## Collected data
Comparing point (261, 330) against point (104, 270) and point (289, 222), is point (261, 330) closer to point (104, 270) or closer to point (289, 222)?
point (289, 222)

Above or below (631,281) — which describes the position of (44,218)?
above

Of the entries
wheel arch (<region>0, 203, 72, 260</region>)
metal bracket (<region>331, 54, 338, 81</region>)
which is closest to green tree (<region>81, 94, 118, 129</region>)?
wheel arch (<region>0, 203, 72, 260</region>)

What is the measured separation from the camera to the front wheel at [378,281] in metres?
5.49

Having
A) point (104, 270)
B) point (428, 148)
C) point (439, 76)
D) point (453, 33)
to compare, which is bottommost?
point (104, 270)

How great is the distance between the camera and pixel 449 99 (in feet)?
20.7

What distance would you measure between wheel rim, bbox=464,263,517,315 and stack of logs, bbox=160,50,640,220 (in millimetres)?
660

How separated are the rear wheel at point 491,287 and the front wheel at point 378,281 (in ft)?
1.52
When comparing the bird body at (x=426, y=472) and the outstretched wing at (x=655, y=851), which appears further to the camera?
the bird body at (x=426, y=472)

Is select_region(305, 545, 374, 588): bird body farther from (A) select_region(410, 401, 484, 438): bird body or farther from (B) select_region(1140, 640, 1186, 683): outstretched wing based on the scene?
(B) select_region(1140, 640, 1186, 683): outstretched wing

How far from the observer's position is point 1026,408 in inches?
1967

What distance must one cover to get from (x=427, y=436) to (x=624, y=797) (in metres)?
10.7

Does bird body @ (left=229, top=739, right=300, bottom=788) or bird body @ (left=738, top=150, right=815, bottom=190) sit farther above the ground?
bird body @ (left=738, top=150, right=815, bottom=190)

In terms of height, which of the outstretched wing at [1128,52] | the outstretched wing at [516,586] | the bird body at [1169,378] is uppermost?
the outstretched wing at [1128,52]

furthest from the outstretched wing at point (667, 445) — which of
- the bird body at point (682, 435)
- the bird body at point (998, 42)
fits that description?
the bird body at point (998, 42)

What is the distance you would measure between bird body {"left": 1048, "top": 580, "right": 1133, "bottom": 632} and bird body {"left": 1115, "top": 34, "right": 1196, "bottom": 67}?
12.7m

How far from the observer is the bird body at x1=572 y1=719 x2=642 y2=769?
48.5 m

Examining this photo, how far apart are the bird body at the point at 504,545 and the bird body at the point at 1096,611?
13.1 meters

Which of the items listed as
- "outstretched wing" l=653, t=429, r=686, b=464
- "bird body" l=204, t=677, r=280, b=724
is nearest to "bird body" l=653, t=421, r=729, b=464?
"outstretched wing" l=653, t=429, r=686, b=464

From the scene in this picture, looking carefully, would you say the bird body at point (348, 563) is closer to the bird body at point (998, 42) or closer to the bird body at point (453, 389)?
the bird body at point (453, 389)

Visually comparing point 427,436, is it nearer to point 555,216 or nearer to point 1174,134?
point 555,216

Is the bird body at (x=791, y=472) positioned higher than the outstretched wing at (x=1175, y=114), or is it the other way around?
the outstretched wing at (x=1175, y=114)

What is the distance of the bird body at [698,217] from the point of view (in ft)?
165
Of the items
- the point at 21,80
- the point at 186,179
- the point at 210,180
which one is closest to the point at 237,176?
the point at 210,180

## WHAT YOU HAVE TO DO
Please copy all of the data above line for line, keeping every character unchanged.

## REPLY
Comparing point (261, 330) against point (104, 270) and point (289, 222), is point (261, 330) closer to point (104, 270) or closer to point (289, 222)?
point (289, 222)

Above or below (631,281) — which describes the position of (44,218)?
above

Of the entries
wheel arch (<region>0, 203, 72, 260</region>)
metal bracket (<region>331, 54, 338, 81</region>)
which is closest to green tree (<region>81, 94, 118, 129</region>)?
wheel arch (<region>0, 203, 72, 260</region>)

What is the measured separation from the camera to the front wheel at [378,281] in metres?
5.49

Having
A) point (104, 270)
B) point (428, 148)
C) point (439, 76)
D) point (453, 33)
to compare, which is bottommost?
point (104, 270)

How great is the distance between the camera and pixel 449 99 (in feet)?
20.7

What distance would you measure between wheel rim, bbox=464,263,517,315 and stack of logs, bbox=160,50,640,220 (in millimetres)?
660

How separated are the rear wheel at point 491,287 and the front wheel at point 378,281 (in ft)?
1.52
When comparing the bird body at (x=426, y=472) and the outstretched wing at (x=655, y=851), which appears further to the camera?
the bird body at (x=426, y=472)

Is select_region(305, 545, 374, 588): bird body farther from (A) select_region(410, 401, 484, 438): bird body or farther from (B) select_region(1140, 640, 1186, 683): outstretched wing based on the scene?
(B) select_region(1140, 640, 1186, 683): outstretched wing

How far from the observer's position is point 1026,408 in inches?
1967

What distance must one cover to get from (x=427, y=436) to (x=624, y=797) (in metres)?
10.7

Does bird body @ (left=229, top=739, right=300, bottom=788) or bird body @ (left=738, top=150, right=815, bottom=190) sit farther above the ground?
bird body @ (left=738, top=150, right=815, bottom=190)

In terms of height, which of the outstretched wing at [1128,52] | the outstretched wing at [516,586] | the bird body at [1169,378] is uppermost?
the outstretched wing at [1128,52]

furthest from the outstretched wing at point (667, 445) — which of
- the bird body at point (682, 435)
- the bird body at point (998, 42)
fits that description?
the bird body at point (998, 42)

What is the distance you would measure between bird body {"left": 1048, "top": 580, "right": 1133, "bottom": 632} and bird body {"left": 1115, "top": 34, "right": 1196, "bottom": 67}?
12.7m

How far from the observer is the bird body at x1=572 y1=719 x2=642 y2=769?
48.5 m

Examining this photo, how far apart are the bird body at the point at 504,545 and the bird body at the point at 1096,611?
13.1 meters

Which of the items listed as
- "outstretched wing" l=653, t=429, r=686, b=464
- "bird body" l=204, t=677, r=280, b=724
is nearest to "bird body" l=653, t=421, r=729, b=464?
"outstretched wing" l=653, t=429, r=686, b=464

From the scene in this picture, looking carefully, would you say the bird body at point (348, 563) is closer to the bird body at point (998, 42) or closer to the bird body at point (453, 389)?
the bird body at point (453, 389)

Visually comparing point 427,436, is it nearer to point 555,216 or nearer to point 1174,134?
point 555,216

Is the bird body at (x=791, y=472) positioned higher than the outstretched wing at (x=1175, y=114), or is it the other way around?
the outstretched wing at (x=1175, y=114)

What is the distance of the bird body at [698,217] from the point of view (in ft)?
165
Of the items
- the point at 21,80
- the point at 186,179
- the point at 210,180
which one is closest to the point at 237,176?
the point at 210,180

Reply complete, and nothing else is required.